Rabbi's Message
Some High Holy Day Thoughts in a Time of Pandemic
It is difficult to imagine a more disorienting communal experience than our past few months. With schools, camps, and many workplaces closed, the routines that have filled our schedules abruptly fell away. Each day felt like every other. There was no longer a social obligation to dress a certain way - why even change out of your pajamas? Who wears makeup anymore? We who occupy ourselves with lovingly planning the days and months ahead could hardly plan meals for the week when this all began -- you just had to choose from whatever the store still had.
Perhaps even harder, many of us have felt adrift in terms of our own sense of self. If your sense of who you are in the world derives in part from the meaningful work you do outside of your home - well, how do we see ourselves now? Before the pandemic, we so carefully structured our lives to remind ourselves at every opportunity who we are and how we make meaningful contributions in the world. And now, so many of those avenues are blocked off from us. Does that mean we are different? We are all in the same proverbial boat. We are adrift, and the water is wide.
We are entering a season in the Jewish calendar that could have been built for this time -- a season when our tradition asks precisely that we give up the structures we’ve built to organize our lives, that we refresh the ways we have related to God that have come to feel rote, and that we cut our own sense of self back to the quick to create space for new growth in the coming year.
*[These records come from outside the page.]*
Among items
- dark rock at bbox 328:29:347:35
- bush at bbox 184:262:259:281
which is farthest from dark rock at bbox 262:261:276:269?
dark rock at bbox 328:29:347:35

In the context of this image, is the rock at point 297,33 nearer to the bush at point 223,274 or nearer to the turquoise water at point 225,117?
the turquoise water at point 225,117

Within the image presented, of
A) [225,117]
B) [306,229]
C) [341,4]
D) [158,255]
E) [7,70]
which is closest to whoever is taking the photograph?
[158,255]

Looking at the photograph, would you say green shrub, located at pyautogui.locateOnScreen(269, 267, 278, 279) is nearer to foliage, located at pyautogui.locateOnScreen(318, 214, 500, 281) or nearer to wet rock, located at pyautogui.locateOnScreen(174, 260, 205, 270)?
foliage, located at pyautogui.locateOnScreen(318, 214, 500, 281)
The good news is that the world has conspired to help us get moving on the journey this year, dropping us squarely onto the cyclical path that our ancestors have followed for generations, with precious little to distract us from it. This is the path of the High Holy Days, which begins long before Rosh Hashanah itself, with Tisha b’Av, the national Jewish day of mourning and fasting that commemorates the destruction of the First and Second Temples in Jerusalem. It is on this day of witnessing the falling of the Temple walls and the loss of our physical spiritual center that we allow ourselves to feel the magnitude of this loss, and how it continues to reverberate for us today. Only then can we begin to move forward and find our way again, back home, back to one another.
The bad news is that spiritual work is not all honey cakes and apples. We will miss the deep comfort of celebrating holidays as we always have. But we also trust our tradition, which tells us that following this winding labyrinth will take us to where we need to be, and perhaps we will even reemerge more whole and clearer than we were before. Like any journey of growth and change, it will move slowly, taking its time, weaving through the end of summer and into the fall. So, in this year like no other, we invite you to lean fully into this journey of Teshuvah (return) with us.